What are possible reasons for CSRFTokenMismatchError?

[antonykamp]

We are currently experiencing a consistent number of CSRFTokenMismatchError messages. We cannot reproduce this issue locally, which is why I wanted to ask: What are possible reasons for CSRFTokenMismatchError? Is it possible that this is intended?

[manimovassagh]

There are several common causes for CSRFTokenMismatchError in production that don't reproduce locally:

1. Cookie domain / secure flag mismatch

Blitz sets the CSRF token in a cookie. If your production setup has any of these, the cookie might not be sent back:

• Your app is behind a reverse proxy that strips or rewrites cookies
• The Set-Cookie domain doesn't match the request origin
• Secure flag is set but some requests come over HTTP (e.g., health checks, internal redirects before TLS termination)

2. CDN or load balancer caching

If a CDN (CloudFront, Vercel Edge, etc.) caches HTML pages that contain the CSRF token, multiple users could end up with the same embedded token but different session cookies.

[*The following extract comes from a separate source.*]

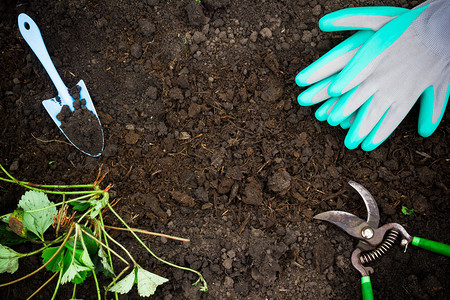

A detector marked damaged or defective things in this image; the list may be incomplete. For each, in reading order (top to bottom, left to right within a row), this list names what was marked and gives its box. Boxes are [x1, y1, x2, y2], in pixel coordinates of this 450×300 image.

rusty metal blade [312, 210, 370, 240]
rusty metal blade [348, 180, 380, 227]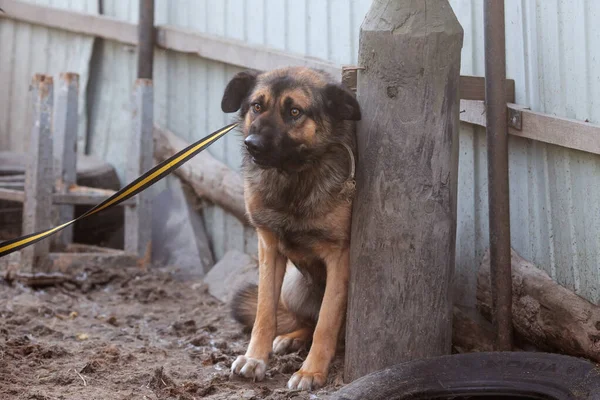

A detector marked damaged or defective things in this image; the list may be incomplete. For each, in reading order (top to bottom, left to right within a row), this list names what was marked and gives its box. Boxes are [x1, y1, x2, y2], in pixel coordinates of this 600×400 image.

Check that your HTML responses have Cache-Control: no-store or are excluded from edge caching.

3. Multiple tabs / stale tokens

If a user has your app open in multiple tabs and one tab triggers a session refresh, the CSRF token in the other tab becomes stale. This is especially common if your sessions have short expiry times.

4. Browser extensions or privacy settings

Extensions like uBlock Origin, Privacy Badger, or strict Safari ITP can block or partition cookies, preventing the CSRF cookie from being sent with requests. This is "intended" from the browser's perspective but causes CSRF mismatches.

5. Cross-origin requests

If your frontend and API are on different subdomains (e.g., app.example.com and api.example.com), SameSite=Lax cookies won't be sent on cross-origin POST requests.

To debug in production:

// Add logging to see what's happening
import { middleware } from "blitz"

export default middleware(async (req, res, next) => {
  console.log("CSRF cookie present:", !!req.cookies["sAntiCrfToken"])
  console.log("CSRF header present:", !!req.headers["anti-csrf"])
  console.log("Origin:", req.headers.origin)
  await next()
})

In most production cases I've seen, it's either #1 (reverse proxy eating cookies) or #4 (privacy-focused browsers). Check your proxy config first - make sure it forwards Cookie and Set-Cookie headers untouched.